▶ **About this exercise**: All records below are to be set down exactly, each character intact.

▶ **Material for this task**:

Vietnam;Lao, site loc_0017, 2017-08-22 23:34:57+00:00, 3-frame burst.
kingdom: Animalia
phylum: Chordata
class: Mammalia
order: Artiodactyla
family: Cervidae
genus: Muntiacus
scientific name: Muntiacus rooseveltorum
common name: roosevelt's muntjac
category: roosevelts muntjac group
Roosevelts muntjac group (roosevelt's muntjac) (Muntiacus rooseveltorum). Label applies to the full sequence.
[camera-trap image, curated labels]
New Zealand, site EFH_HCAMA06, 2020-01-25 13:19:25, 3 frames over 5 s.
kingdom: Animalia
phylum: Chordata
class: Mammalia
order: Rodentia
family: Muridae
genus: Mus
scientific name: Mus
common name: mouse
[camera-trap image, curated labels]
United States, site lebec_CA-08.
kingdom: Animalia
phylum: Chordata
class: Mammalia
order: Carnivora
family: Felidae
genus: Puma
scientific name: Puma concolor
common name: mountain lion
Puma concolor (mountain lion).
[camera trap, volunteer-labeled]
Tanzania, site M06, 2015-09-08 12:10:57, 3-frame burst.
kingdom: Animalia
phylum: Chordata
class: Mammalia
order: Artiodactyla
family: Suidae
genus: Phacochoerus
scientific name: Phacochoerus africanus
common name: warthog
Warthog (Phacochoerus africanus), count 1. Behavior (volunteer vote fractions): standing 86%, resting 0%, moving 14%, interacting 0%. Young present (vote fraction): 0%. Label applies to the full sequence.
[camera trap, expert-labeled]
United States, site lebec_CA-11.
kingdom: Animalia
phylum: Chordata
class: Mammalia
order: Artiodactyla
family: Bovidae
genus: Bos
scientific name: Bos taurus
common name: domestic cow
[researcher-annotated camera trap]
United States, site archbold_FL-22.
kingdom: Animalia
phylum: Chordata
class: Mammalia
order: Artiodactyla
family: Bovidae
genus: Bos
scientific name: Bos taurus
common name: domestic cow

▶ **Task output**:
Vietnam;Lao, site loc_0017, 2017-08-22 23:34:57+00:00, 3-frame burst.
kingdom: Animalia
phylum: Chordata
class: Mammalia
order: Artiodactyla
family: Cervidae
genus: Muntiacus
scientific name: Muntiacus rooseveltorum
common name: roosevelt's muntjac
category: roosevelts muntjac group
Roosevelts muntjac group (roosevelt's muntjac) (Muntiacus rooseveltorum). Label applies to the full sequence.
[camera-trap image, curated labels]
New Zealand, site EFH_HCAMA06, 2020-01-25 13:19:25, 3 frames over 5 s.
kingdom: Animalia
phylum: Chordata
class: Mammalia
order: Rodentia
family: Muridae
genus: Mus
scientific name: Mus
common name: mouse
[camera-trap image, curated labels]
United States, site lebec_CA-08.
kingdom: Animalia
phylum: Chordata
class: Mammalia
order: Carnivora
family: Felidae
genus: Puma
scientific name: Puma concolor
common name: mountain lion
Puma concolor (mountain lion).
[camera trap, volunteer-labeled]
Tanzania, site M06, 2015-09-08 12:10:57, 3-frame burst.
kingdom: Animalia
phylum: Chordata
class: Mammalia
order: Artiodactyla
family: Suidae
genus: Phacochoerus
scientific name: Phacochoerus africanus
common name: warthog
Warthog (Phacochoerus africanus), count 1. Behavior (volunteer vote fractions): standing 86%, resting 0%, moving 14%, interacting 0%. Young present (vote fraction): 0%. Label applies to the full sequence.
[camera trap, expert-labeled]
United States, site lebec_CA-11.
kingdom: Animalia
phylum: Chordata
class: Mammalia
order: Artiodactyla
family: Bovidae
genus: Bos
scientific name: Bos taurus
common name: domestic cow
[researcher-annotated camera trap]
United States, site archbold_FL-22.
kingdom: Animalia
phylum: Chordata
class: Mammalia
order: Artiodactyla
family: Bovidae
genus: Bos
scientific name: Bos taurus
common name: domestic cow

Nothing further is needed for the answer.